Theater: Jolly Good Fellow

| 11 Nov 2014 | 02:01

    The retro pinstripe pants, the double-pocket white shirt, the hipster-signifying tie-and-jacket combo: As Nick Jones saunters down the center aisle at Ars Nova, an unsubtle smirk climbing up his face, he seems mischievous and childlike. There’s something woozily sarcastic about him, too, as he grips the microphone and offers the goony prelude to Jollyship the Whiz-Bang.

    Half the fun of the title is that it has so many meanings. For one, it’s the name of the jamming hardcore rock band that vamps its way through the show. From pulsating, thrumming chords to ballads that melt into a full-tilt of caterwauls, wails and plaints, the music owes more to Black Flag than to Broadway. Created by lead vocalist Jones and keyboardist Raja Azar, two hangers-on for the Bindlestiff Family Circus, the band’s website calls them a “pyrate puppet rock opera consortium.”

    But then there’s the subtitle for Jollyship, the theater show: “a pirate puppet rock odyssey.” This means you’ll spend the night watching a multitude of genres sexing each other up to phenomenal results.

    As there’s a story to Jollyship, this is also musical theater. Jones, who wrote the terrifically off-kilter script, is credited with Azar as the show’s co-creator, but it’s hard to see how things would have coalesced into such a subversive theatrical mosh-pit without director Sam Gold balancing the elements.

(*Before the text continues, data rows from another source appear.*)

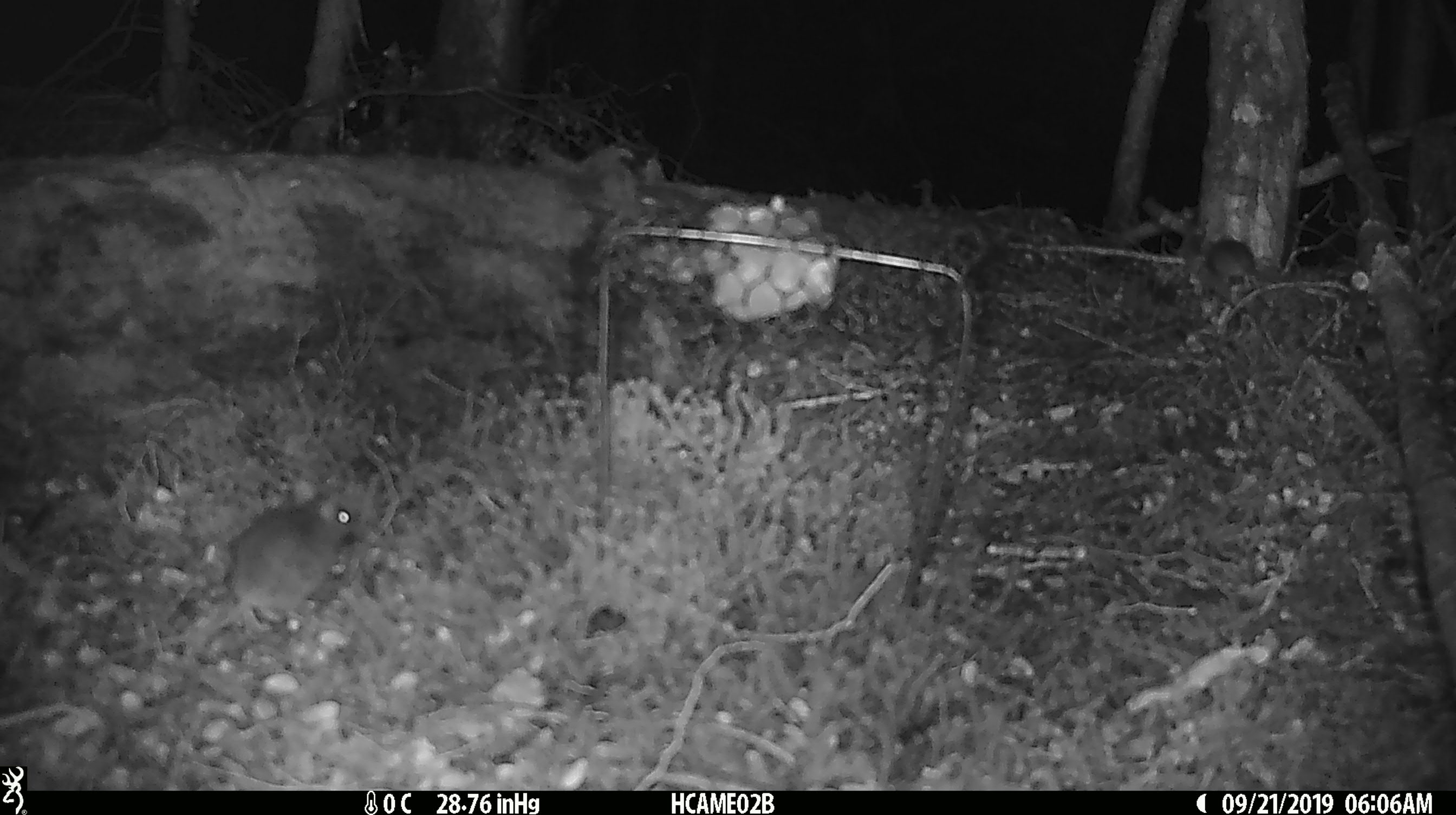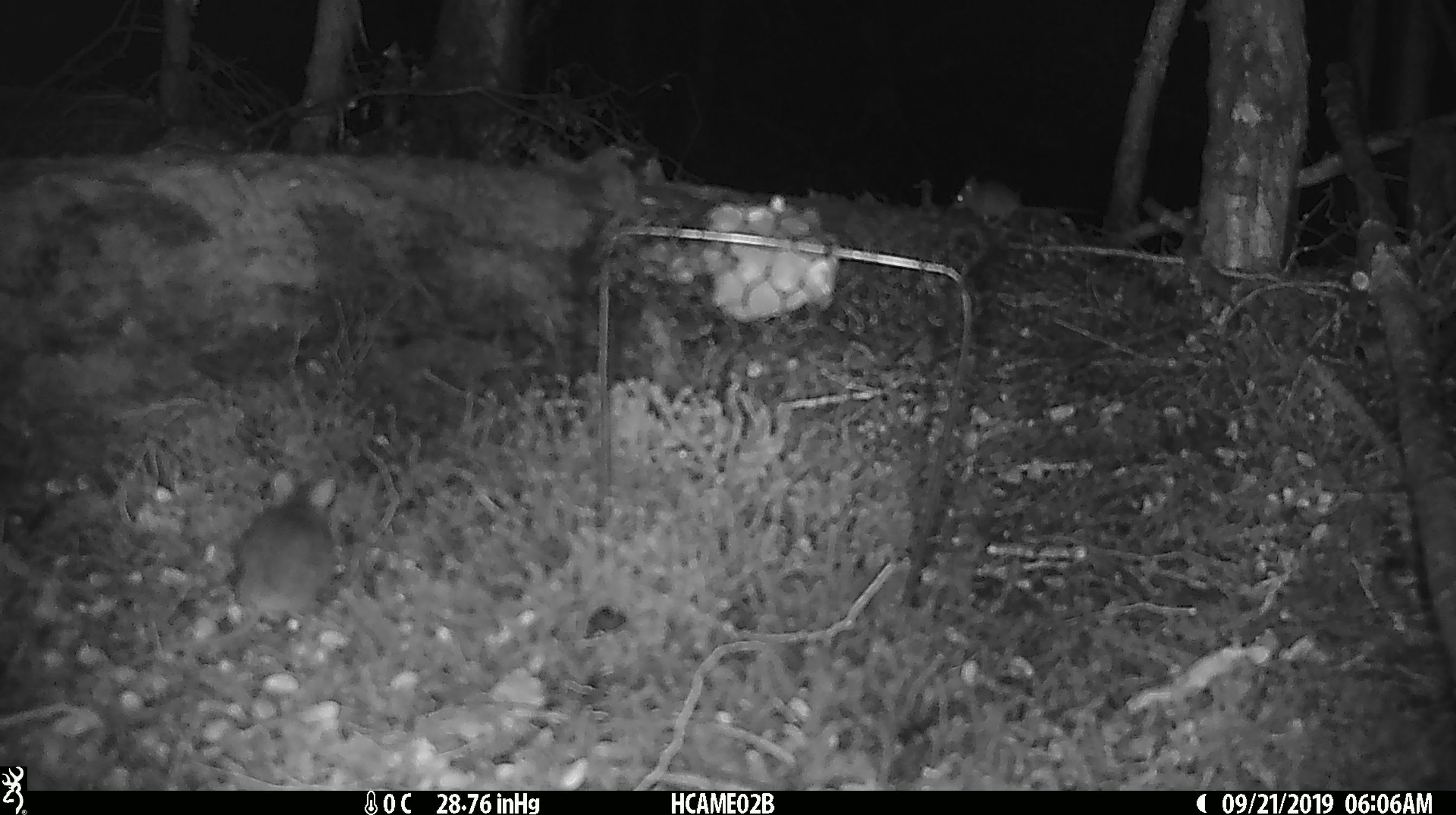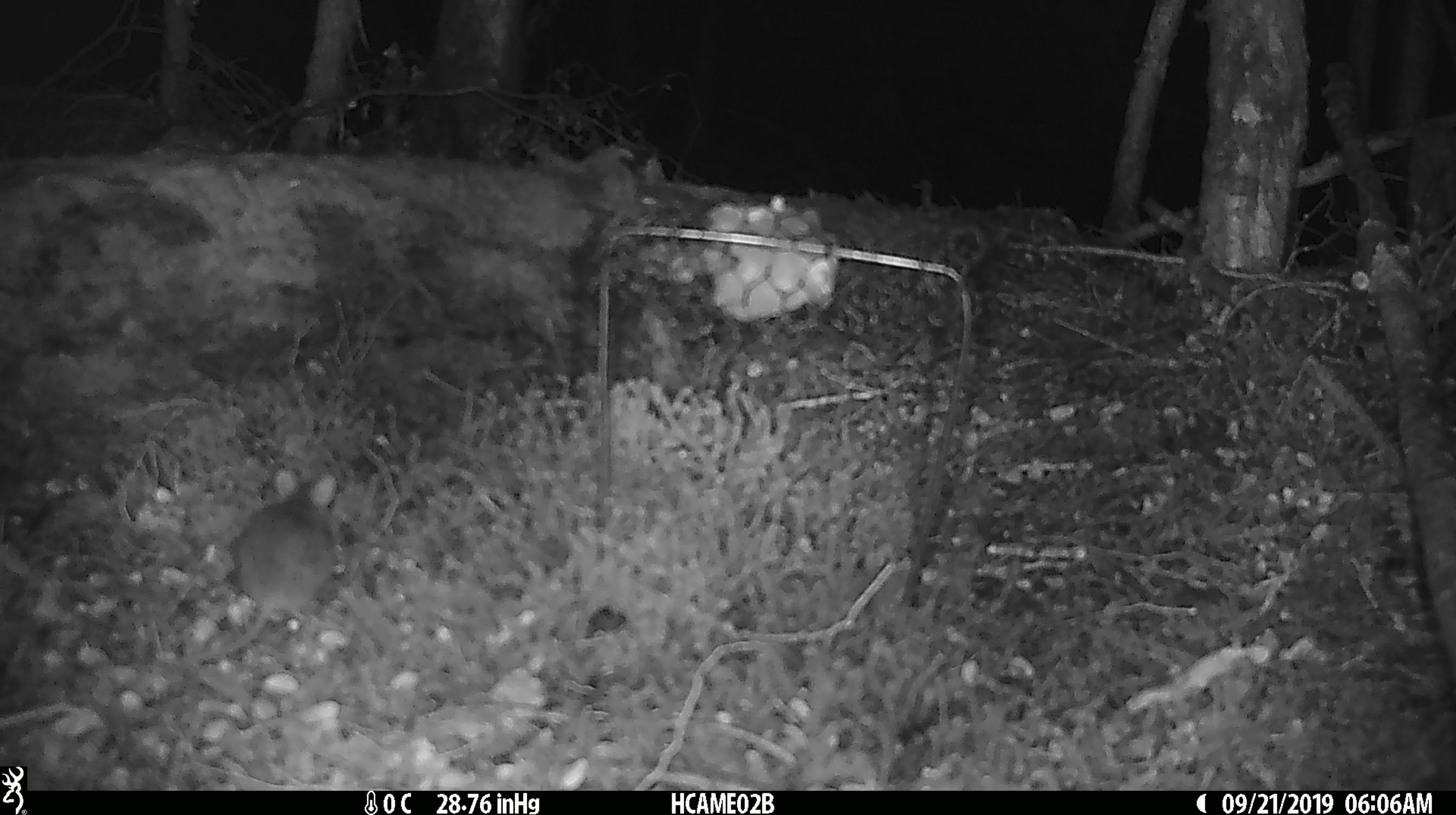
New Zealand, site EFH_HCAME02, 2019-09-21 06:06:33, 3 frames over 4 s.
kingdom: Animalia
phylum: Chordata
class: Mammalia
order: Rodentia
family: Muridae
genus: Mus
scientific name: Mus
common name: mouse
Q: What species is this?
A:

    At the center of the story is Clamp, an alcoholic Balinese puppet-pirate voiced by Jones who has been swilling his way across the seas in search of Party Island, a storied Babylon of babes and booze. You rarely notice Jones in character: Clamp is a dizzy and insulting prick whose surrounding cadre is so determinedly un-PC as to make Avenue Q’s perky puppets look like Benedictine monks. But when Jones steps out of character, singing “Don’t Mutiny (On Me),” “Tom” or “I Killed the Cabin Boy,” he looks like a young David Byrne with a dose of Robert Morse and a dash of Adam Levine, his voice fueled by a heaping coke-spoonful of Fred Schneider and unquestionably channeling Iggy Pop when he thrashes.

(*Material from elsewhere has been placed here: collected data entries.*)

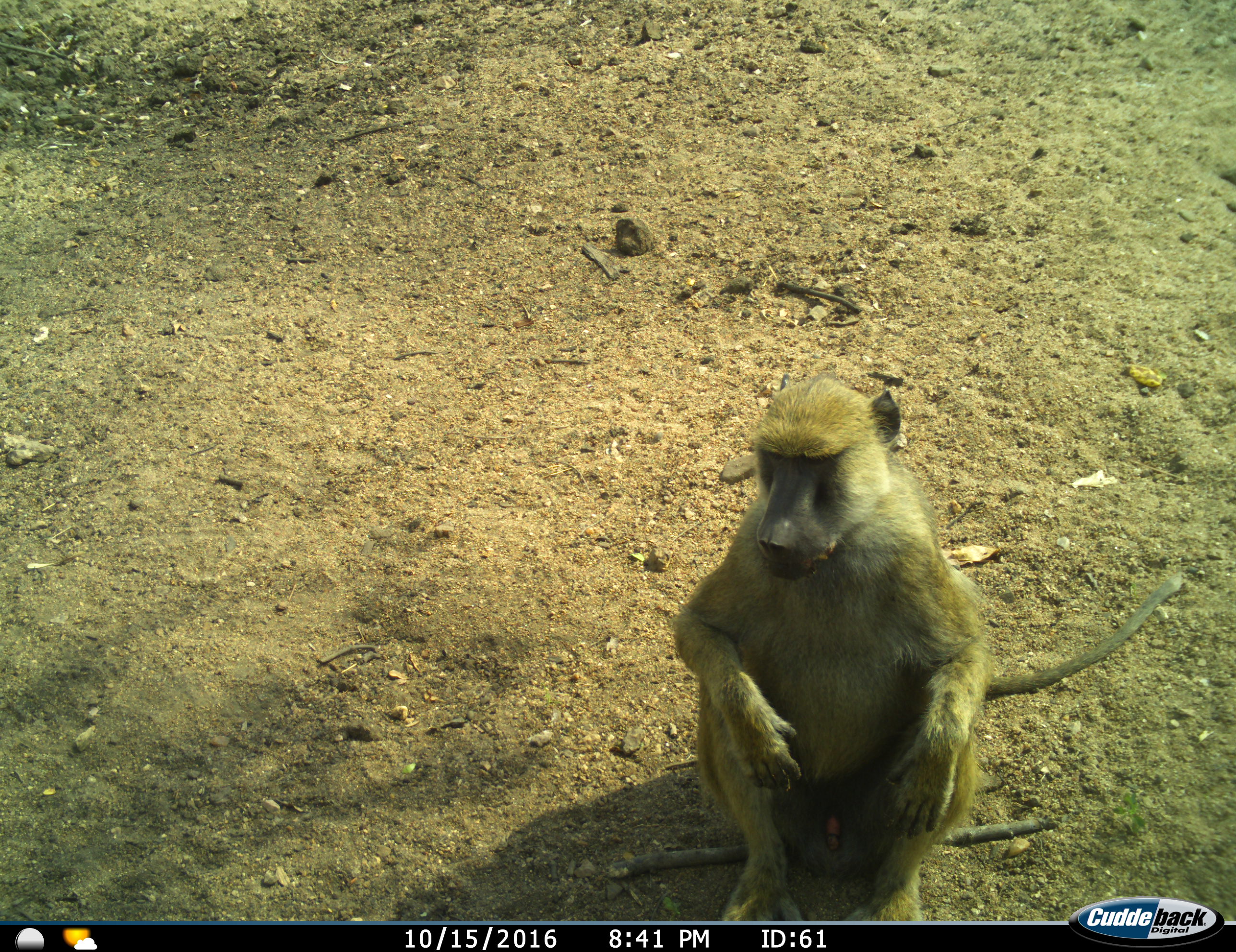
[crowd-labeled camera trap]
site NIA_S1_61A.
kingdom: Animalia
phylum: Chordata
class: Mammalia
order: Primates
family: Cercopithecidae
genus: Papio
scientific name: Papio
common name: baboon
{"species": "baboon (Papio)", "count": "1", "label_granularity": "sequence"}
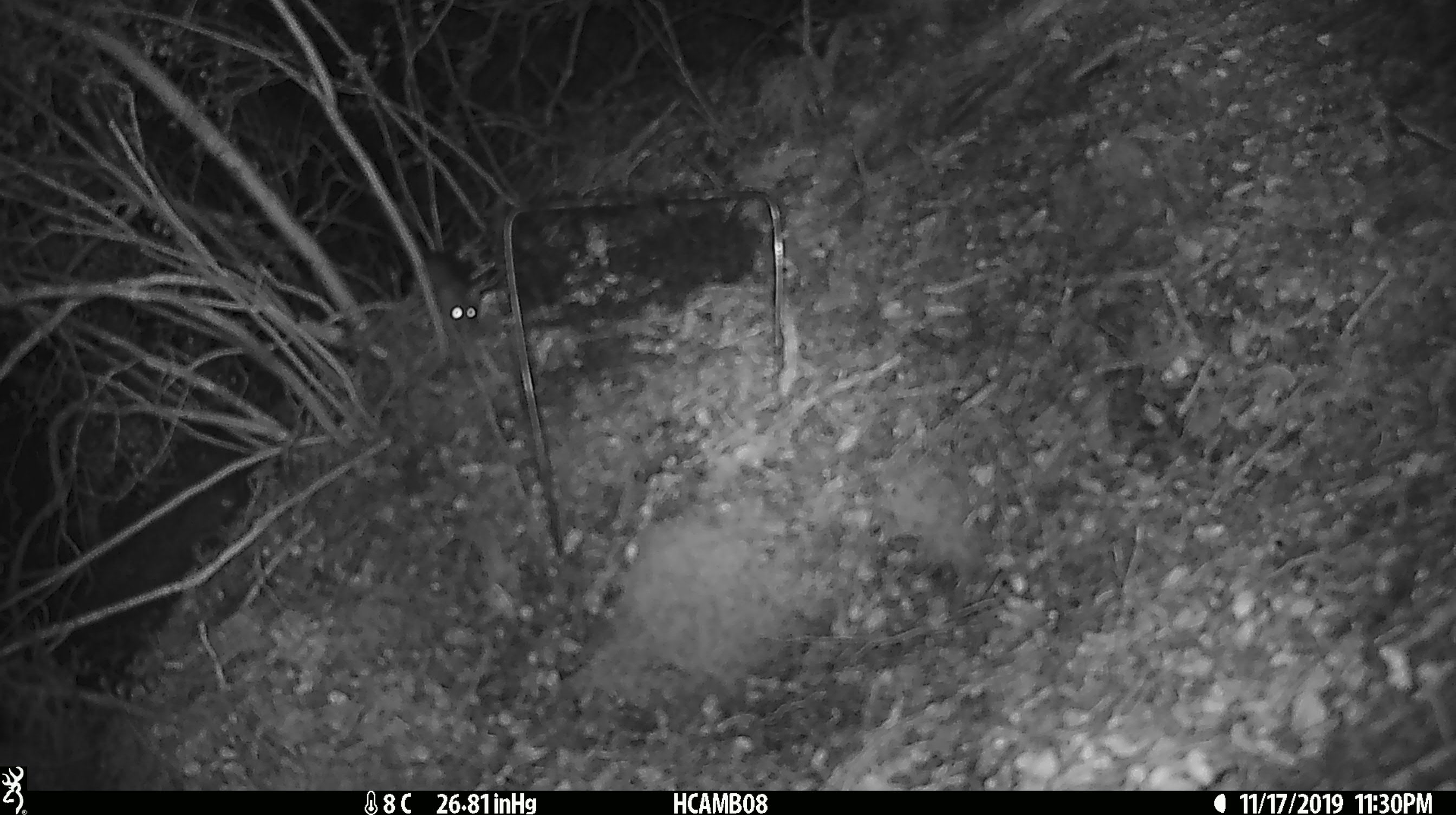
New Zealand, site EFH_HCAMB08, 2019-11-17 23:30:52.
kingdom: Animalia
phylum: Chordata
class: Mammalia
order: Rodentia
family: Muridae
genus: Mus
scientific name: Mus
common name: mouse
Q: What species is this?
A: Mouse (Mus).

    While a veritable ocean of challenges face the inebriated Clamp over the arc of the show, it’s when he goes clean that the comic tide washes in. Desperately missing Tom, his beloved cabin boy (a doll that’s a dead ringer for Mr. Bill—oh no!), he thinks his crew, which threatens to mutiny, forced the callow youth to walk the plank. As he suffers through delirium tremens, however, Clamp discovers the truth. (A round of applause goes to designer Paul Burn, by the way, for his low-tech, high-impact approach to the puppetry.)

    There’s also a huge rainstorm, demonstrated through spit-take-worthy special effects, to send the tale into full-throttle. This is when you appreciate the genius of Donyale Werle’s set (Clamp’s rinky-dink boat is a scream) as well as the band itself: Keith Frederickson on guitar, Daniel Kutcher on bass, Jesse Wallace on drums and Julie Lake and Steven Boyer on various vocals and puppet voices.

    The tempest turns out tragically for a smarmy puppet named Dennis, a shirtless boatswain whose chief feature is a cat o’ nine tails latched to his belt, but thankfully an effete crab comes along to enliven the plot. Though Clamp forgoes sailing to serve a higher power, you know Party Island’s pull will return him to the sea in the end. Yes, vagina jokes and too many songs make the briny mix even saltier, but Jollyship is still a swan dive into dopamine-deprived depravation. I especially loved the cameo for a horny raccoon and a squirrel. Like Jones, it was seriously nuts.

    Through June 28. Ars Nova Theater, 511 W. 54th St. (betw. 10th & 11th Aves.), 212-868-4444; $25.